# [Goal]
Recast everything from the line containing "How much space" down to the end of the items as a two-column CSV with the headers item and answer, one row per item. Put each value in a single quoted field, replacing any line breaks with spaces.

(Visual spatial reasoning items)
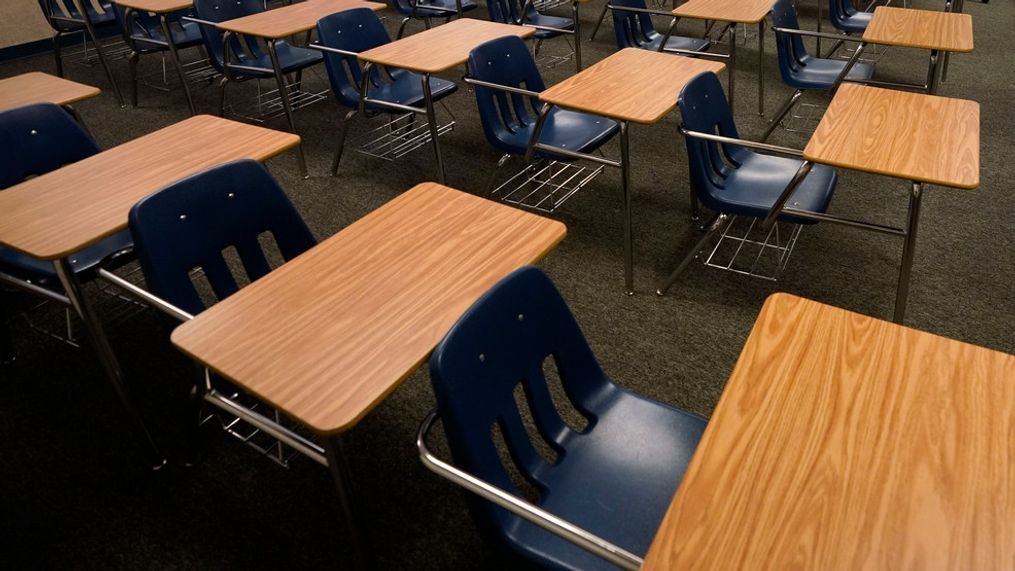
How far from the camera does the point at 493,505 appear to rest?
1165 millimetres

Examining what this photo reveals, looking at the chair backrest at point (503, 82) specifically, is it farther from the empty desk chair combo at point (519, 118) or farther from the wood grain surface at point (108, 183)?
the wood grain surface at point (108, 183)

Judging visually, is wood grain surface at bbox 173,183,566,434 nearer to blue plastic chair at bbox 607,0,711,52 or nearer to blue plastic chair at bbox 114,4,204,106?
blue plastic chair at bbox 607,0,711,52

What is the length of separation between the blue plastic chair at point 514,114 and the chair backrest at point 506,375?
56.2 inches

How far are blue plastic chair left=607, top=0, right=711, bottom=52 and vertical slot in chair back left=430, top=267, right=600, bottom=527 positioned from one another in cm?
298

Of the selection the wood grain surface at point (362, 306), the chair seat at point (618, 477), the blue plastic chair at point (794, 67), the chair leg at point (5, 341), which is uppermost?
the wood grain surface at point (362, 306)

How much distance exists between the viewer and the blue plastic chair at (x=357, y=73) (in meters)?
3.36

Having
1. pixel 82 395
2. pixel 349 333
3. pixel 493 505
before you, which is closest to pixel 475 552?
pixel 493 505

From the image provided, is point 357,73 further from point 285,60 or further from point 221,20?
point 221,20

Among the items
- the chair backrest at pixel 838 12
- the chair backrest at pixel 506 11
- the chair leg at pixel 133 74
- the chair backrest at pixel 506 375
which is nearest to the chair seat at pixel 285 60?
the chair leg at pixel 133 74

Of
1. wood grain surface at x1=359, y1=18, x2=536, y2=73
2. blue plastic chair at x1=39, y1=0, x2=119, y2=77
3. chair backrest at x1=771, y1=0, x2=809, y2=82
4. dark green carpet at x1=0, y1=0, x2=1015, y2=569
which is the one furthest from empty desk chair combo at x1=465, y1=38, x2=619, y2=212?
blue plastic chair at x1=39, y1=0, x2=119, y2=77

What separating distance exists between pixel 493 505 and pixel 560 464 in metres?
0.26

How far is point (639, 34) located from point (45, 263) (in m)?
3.36

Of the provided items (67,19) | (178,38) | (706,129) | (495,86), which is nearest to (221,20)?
(178,38)

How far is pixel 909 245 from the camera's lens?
6.81 feet
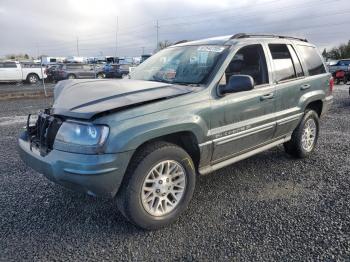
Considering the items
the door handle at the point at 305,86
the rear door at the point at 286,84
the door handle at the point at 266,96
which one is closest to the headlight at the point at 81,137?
the door handle at the point at 266,96

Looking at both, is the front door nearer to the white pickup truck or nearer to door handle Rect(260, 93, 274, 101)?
door handle Rect(260, 93, 274, 101)

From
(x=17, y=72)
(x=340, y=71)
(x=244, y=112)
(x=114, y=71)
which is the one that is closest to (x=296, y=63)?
(x=244, y=112)

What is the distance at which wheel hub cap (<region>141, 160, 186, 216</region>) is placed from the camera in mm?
3084

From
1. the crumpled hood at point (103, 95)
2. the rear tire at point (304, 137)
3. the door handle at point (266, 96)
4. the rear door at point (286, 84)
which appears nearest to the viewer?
the crumpled hood at point (103, 95)

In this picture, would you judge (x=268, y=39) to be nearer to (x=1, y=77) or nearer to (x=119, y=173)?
(x=119, y=173)

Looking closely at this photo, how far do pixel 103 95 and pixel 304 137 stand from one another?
329cm

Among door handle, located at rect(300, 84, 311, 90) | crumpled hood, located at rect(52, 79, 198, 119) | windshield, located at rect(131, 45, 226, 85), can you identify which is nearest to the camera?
crumpled hood, located at rect(52, 79, 198, 119)

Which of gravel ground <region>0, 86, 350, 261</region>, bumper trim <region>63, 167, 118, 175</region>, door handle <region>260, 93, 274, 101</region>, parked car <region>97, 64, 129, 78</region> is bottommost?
gravel ground <region>0, 86, 350, 261</region>

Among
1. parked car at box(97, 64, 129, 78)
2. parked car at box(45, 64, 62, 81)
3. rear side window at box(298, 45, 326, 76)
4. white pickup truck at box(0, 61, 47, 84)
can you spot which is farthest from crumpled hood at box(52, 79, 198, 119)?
parked car at box(97, 64, 129, 78)

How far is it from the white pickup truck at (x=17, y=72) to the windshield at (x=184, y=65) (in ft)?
73.3

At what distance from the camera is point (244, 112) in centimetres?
375

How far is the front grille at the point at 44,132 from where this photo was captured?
304cm

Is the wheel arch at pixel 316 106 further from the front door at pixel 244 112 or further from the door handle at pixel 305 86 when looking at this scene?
the front door at pixel 244 112

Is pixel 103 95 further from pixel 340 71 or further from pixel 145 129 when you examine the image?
pixel 340 71
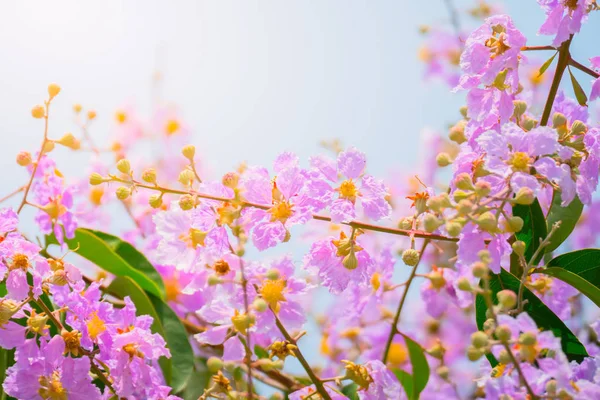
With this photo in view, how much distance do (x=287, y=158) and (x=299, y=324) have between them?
0.70 ft

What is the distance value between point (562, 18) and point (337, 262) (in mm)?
418

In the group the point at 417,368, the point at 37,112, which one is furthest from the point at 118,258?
the point at 417,368

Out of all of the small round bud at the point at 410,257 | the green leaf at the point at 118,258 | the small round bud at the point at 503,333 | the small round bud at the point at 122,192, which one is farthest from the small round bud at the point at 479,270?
the green leaf at the point at 118,258

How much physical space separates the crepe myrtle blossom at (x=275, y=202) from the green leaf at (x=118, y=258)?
0.92ft

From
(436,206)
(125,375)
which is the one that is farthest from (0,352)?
(436,206)

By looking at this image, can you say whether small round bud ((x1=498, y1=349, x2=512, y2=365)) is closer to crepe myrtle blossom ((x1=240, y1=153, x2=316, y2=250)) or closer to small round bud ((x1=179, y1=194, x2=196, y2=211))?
crepe myrtle blossom ((x1=240, y1=153, x2=316, y2=250))

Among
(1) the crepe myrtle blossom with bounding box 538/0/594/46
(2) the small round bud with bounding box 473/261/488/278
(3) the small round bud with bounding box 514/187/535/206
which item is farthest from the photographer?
(1) the crepe myrtle blossom with bounding box 538/0/594/46

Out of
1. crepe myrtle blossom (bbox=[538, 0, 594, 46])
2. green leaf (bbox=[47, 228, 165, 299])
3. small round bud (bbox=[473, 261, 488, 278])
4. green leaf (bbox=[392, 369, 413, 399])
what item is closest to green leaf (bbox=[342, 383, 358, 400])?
green leaf (bbox=[392, 369, 413, 399])

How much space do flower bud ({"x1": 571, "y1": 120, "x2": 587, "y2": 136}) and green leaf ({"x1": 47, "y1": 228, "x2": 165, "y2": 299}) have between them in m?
0.64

# [Reply to the exercise]
item,answer
"How much space do flower bud ({""x1"": 571, ""y1"": 120, ""x2"": 587, ""y2"": 136}) and green leaf ({""x1"": 47, ""y1"": 228, ""x2"": 165, ""y2"": 299}) have between them in m?","0.64"